◆ EXERCÍCIO ESCRITO A:
Responda às perguntas abaixo com base no trecho selecionado:
(i) Em que tipo de escrita da Vinci mantinha seus diários?
(ii) Que frase Langdom reflete?
(iii) De que, segundo o texto, os retornos constantes de tudo que marcou época são a marca?

Fragmentos recuperáveis

Fragmentos recuperáveis, criado por Wellington de Oliveira Teixeira em 16-07-2014.
Fragmentos recuperáveis, em 16-07-2014.

Da Vinci sempre fora um tema embaraçoso para os historiadores, especialmente na tradição cristã. Apesar do seu gênio visionário, era um homossexual assumido e um adorador da divina ordem da Natureza, dois "crimes" que o colocavam em perpétuo estado de pecado contra Deus. Além disso, as bizarras excentricidades do artista projetavam uma aura admissivelmente demoníaca: da Vinci exumava cadáveres para estudar a anatomia humana, mantinha misteriosos diários em uma ilegível escrita invertida, acreditava possuir o poder alquímico de transformar o chumbo em ouro, julgava-se até capaz de enganar Deus criando um elixir que adiava a morte, e as suas invenções incluíam horríveis e nunca antes imaginados instrumentos de guerra e de tortura.
A incompreensão gera a desconfiança, refletiu Langdom.
(Dan Brown - Código Da Vinci - edição especial ilustrada, p.52)

Há quem reclame de tédio, mas quer apenas novidades mais ou menos — do tipo que não altera o status quo padrão: ir para novos restaurantes e casas de show, nova tendência da roupa (agora a calça tá mais apertada e colorida!); a gíria, cantor ou banda da moda.

Os retornos constantes de tudo que marcou época, mesmo com pequenas modificações, são a marca da falta de construções realmente novas. Mas, quem as quer realmente?

◆ EXERCÍCIO ESCRITO B: Selecione, por favor, todas as linhas dos registros que contêm a palavra "camera".

[Registros de perguntas espaciais]
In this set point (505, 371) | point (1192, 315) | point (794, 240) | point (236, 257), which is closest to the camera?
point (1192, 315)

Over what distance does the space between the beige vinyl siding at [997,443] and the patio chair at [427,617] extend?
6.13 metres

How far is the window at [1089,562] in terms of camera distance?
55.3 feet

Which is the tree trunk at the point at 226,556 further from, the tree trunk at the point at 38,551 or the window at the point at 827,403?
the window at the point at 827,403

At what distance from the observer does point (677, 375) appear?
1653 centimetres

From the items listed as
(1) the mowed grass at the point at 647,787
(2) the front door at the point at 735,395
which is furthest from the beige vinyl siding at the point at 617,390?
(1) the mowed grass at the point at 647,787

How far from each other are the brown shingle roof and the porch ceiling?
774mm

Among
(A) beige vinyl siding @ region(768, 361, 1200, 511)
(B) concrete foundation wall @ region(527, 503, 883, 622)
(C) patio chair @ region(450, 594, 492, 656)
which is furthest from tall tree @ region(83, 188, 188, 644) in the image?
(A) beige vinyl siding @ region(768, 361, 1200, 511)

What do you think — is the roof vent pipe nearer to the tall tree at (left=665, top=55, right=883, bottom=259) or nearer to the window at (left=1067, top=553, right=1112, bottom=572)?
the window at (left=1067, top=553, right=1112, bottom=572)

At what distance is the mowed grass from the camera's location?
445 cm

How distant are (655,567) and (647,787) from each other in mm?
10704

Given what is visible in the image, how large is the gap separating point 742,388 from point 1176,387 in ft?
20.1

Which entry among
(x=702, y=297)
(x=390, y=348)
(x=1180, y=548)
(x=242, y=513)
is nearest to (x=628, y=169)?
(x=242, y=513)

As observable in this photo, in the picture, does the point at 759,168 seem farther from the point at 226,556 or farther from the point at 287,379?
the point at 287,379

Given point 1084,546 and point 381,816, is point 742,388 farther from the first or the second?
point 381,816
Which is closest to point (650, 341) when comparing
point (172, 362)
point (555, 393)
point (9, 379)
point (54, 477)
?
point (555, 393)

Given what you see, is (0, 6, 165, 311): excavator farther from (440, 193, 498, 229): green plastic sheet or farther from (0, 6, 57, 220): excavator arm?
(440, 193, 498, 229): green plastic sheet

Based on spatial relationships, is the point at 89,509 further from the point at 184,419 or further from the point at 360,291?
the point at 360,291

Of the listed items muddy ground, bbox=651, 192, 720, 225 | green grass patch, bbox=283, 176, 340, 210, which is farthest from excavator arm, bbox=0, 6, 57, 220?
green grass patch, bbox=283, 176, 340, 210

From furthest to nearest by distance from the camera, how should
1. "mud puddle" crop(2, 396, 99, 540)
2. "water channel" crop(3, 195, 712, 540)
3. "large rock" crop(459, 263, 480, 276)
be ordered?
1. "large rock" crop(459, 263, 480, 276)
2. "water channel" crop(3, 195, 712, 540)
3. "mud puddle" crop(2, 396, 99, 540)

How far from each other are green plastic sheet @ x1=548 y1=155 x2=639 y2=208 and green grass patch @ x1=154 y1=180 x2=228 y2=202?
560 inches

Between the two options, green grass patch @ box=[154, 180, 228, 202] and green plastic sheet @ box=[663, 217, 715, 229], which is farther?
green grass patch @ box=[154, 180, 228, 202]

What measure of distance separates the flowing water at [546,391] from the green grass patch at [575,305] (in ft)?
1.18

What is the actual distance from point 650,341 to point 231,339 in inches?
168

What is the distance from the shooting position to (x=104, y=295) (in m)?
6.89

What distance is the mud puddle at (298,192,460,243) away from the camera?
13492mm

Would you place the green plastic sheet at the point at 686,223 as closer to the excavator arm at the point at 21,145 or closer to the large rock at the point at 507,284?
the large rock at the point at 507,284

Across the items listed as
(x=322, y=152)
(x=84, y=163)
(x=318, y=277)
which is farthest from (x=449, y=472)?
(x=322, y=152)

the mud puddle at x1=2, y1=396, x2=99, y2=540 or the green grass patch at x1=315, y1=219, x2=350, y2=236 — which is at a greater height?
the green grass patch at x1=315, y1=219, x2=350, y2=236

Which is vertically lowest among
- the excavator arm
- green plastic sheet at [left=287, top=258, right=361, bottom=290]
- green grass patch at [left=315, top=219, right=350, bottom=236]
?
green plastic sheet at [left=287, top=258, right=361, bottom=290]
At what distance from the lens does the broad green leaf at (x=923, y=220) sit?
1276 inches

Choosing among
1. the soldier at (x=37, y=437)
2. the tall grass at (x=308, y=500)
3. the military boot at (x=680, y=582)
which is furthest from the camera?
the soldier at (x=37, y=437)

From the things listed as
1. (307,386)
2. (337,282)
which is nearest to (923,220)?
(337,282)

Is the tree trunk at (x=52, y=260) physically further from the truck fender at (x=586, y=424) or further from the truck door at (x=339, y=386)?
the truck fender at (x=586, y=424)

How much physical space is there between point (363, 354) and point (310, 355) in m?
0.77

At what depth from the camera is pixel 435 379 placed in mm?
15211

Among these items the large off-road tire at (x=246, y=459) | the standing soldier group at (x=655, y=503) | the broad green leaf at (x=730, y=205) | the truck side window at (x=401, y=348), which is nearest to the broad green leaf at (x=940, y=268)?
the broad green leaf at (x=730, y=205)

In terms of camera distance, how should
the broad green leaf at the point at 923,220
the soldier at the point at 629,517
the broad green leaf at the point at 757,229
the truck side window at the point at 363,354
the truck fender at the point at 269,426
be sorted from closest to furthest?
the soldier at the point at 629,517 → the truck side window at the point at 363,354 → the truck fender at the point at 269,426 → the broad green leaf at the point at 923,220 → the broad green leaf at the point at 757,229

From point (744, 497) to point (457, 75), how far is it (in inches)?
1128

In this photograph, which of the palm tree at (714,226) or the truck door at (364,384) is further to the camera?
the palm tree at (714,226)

◆ RESPOSTA A:
(i) Em uma ilegível escrita invertida.
(ii) "A incompreensão gera a desconfiança."
(iii) Da falta de construções realmente novas.

◆ RESPOSTA B:
In this set point (505, 371) | point (1192, 315) | point (794, 240) | point (236, 257), which is closest to the camera?
How far is the window at [1089,562] in terms of camera distance?
At what distance is the mowed grass from the camera's location?
From furthest to nearest by distance from the camera, how should
What distance is the mud puddle at (298,192,460,243) away from the camera?
which is furthest from the camera?
At what depth from the camera is pixel 435 379 placed in mm?
In terms of camera distance, how should
In this photograph, which of the palm tree at (714,226) or the truck door at (364,384) is further to the camera?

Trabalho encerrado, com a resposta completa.